* Data block
================================
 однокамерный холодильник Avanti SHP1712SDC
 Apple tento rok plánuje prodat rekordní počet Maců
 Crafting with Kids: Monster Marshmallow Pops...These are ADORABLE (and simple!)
================================
* What you are asked to do
The response has to match the data exactly, line for line.

* Completed task
 однокамерный холодильник Avanti SHP1712SDC
 Apple tento rok plánuje prodat rekordní počet Maců
 Crafting with Kids: Monster Marshmallow Pops...These are ADORABLE (and simple!)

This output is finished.